To solve this problem we can use those aforementioned lines of JavaScript.
Decoding the address for humans using JavaScript #
Scraper scripts generally won’t execute JavaScript, which means we can use it to decode the encoded data when the page loads. This will allow humans using a JavaScript enabled browser to access the real address, whilst scrapers and other bots will continue to see the encoded data.
You’ll find a bunch of similar techniques out there for this particular step, but here’s how I happen to be doing it.
First I set up a new function to contain the code I want to write.
function decodeStringBase64() {
}
Inside the function, I set up a variable to hold all elements in the DOM that contain [data-decode="email"]. Remember that data-decode="email" data attribute I added to the a tag?
function decodeStringBase64() {
// Grab Reply by email link tag
let elemsToDecode = document.querySelectorAll('[data-decode="email"]');
}
Next, using a forEach method, I set up a function to run for any item returned in the array.
function decodeStringBase64() {
// Grab Reply by email link tag
let elemsToDecode = document.querySelectorAll('[data-decode="email"]');
// For each link found
elemsToDecode.forEach(function(elem) {
// do something...
});
}
Inside the function I want to do a few things.
First, I want to grab the data found in the href. Currently that consists of mailto: + the encoded string.
Next, I want to extract only the encoded string from the href and ignore the mailto: part entirely. For this I use JavaScript’s split method to split the value of href at the colon, :.
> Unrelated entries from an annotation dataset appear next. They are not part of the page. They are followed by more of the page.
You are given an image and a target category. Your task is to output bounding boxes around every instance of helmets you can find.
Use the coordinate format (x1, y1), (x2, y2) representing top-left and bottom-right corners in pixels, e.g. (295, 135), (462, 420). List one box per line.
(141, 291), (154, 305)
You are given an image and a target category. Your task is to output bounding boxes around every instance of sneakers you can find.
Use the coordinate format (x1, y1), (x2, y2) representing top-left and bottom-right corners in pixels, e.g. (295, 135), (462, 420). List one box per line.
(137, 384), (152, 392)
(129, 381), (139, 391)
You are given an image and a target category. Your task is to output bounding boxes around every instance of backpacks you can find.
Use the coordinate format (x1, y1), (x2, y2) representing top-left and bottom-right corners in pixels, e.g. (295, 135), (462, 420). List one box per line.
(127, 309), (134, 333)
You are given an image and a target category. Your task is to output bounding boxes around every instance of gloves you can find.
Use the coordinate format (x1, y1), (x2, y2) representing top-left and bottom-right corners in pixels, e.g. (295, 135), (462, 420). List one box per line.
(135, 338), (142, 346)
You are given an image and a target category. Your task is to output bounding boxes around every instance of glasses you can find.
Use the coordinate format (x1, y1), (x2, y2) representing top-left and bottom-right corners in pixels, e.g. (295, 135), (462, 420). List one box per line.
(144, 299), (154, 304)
This leaves me with the encoded string.
function decodeStringBase64() {
// Grab Reply by email link tag
let elemsToDecode = document.querySelectorAll('[data-decode="email"]');
// For each link found
elemsToDecode.forEach(function(elem) {
// Grab href data
let hrefData = elem.href;
// Split the href data after the colon
let splitData = hrefData.split(/[:,]/);
});
}
The next step is to decode the encoded string using the atob function, which is designed specifically for decoding base64 encoded data.
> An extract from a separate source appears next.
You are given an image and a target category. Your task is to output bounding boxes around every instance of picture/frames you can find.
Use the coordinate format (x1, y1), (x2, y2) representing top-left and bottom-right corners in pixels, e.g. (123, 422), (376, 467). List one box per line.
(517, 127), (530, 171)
With the data decoded, I dump decodedString along with the mailto: back inside href to combine mailto: with the real email address.
function decodeStringBase64() {
// Grab Reply by email link tag
let elemsToDecode = document.querySelectorAll('[data-decode="email"]');
// For each link found
elemsToDecode.forEach(function(elem) {
// Grab href data
let hrefData = elem.href;
// Split the href data after the colon
let splitData = hrefData.split(/[:,]/);
// Decode the second item in the array
let decodedString = atob(splitData[1]);
// Dump encodedString and “mailto:” in href
elem.href = 'mailto:' + decodedString;
});
}
The final step is to make the function call, so the function runs when the page loads.
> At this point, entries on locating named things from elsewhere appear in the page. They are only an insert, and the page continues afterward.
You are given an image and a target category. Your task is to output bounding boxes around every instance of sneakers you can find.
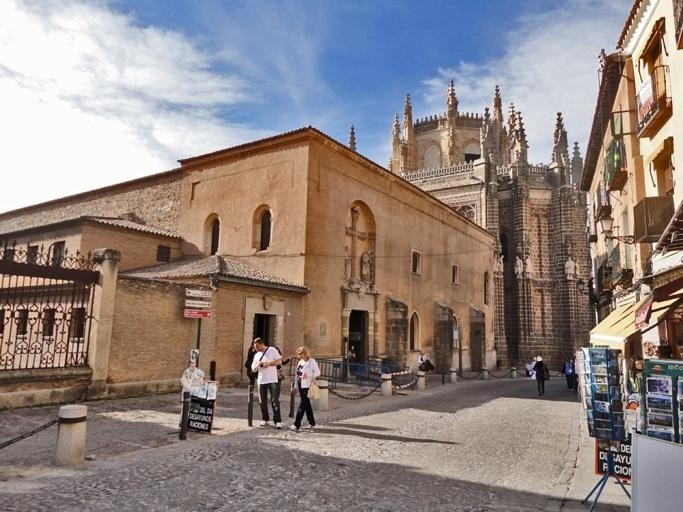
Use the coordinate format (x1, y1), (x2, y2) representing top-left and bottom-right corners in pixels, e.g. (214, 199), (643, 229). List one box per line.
(259, 419), (315, 431)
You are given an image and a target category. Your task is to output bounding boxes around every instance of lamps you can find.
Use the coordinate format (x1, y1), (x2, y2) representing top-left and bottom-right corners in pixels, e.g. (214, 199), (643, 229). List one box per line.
(598, 202), (635, 244)
(577, 278), (589, 295)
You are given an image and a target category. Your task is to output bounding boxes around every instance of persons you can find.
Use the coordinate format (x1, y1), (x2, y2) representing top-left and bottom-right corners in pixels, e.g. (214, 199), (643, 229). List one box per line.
(563, 256), (575, 280)
(250, 338), (283, 429)
(267, 346), (290, 398)
(561, 354), (576, 393)
(574, 259), (581, 279)
(494, 253), (533, 281)
(417, 350), (425, 367)
(245, 342), (257, 385)
(532, 356), (547, 396)
(287, 345), (321, 432)
(347, 345), (356, 363)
function decodeStringBase64() {
// Grab Reply by email link tag
let elemsToDecode = document.querySelectorAll('[data-decode="email"]');
// For each link found
elemsToDecode.forEach(function(elem) {
// Grab href data
let hrefData = elem.href;
// Split the href data after the colon
let splitData = hrefData.split(/[:,]/);
// Decode the second item in the array
let decodedString = atob(splitData[1]);
// Dump encodedString and “mailto:” in href
elem.href = 'mailto:' + decodedString;
});
}
// Make the function call
decodeStringBase64();
Whilst this does a nice job of preventing scraper scripts, it still depends on human visitors using a JavaScript enabled browser, which you can’t always rely on.
Unfortunately, that means it’s not quite a perfect solution. Although it may well be worth implementing, depending on the depth of the problem and how much you can handle spam. In my case, I feel it’s worth it.
Update 17th May 2023: I’ve since discovered the handy Hugo Cloak Email shortcode by Nicolas Martignoni, which could be another option to consider.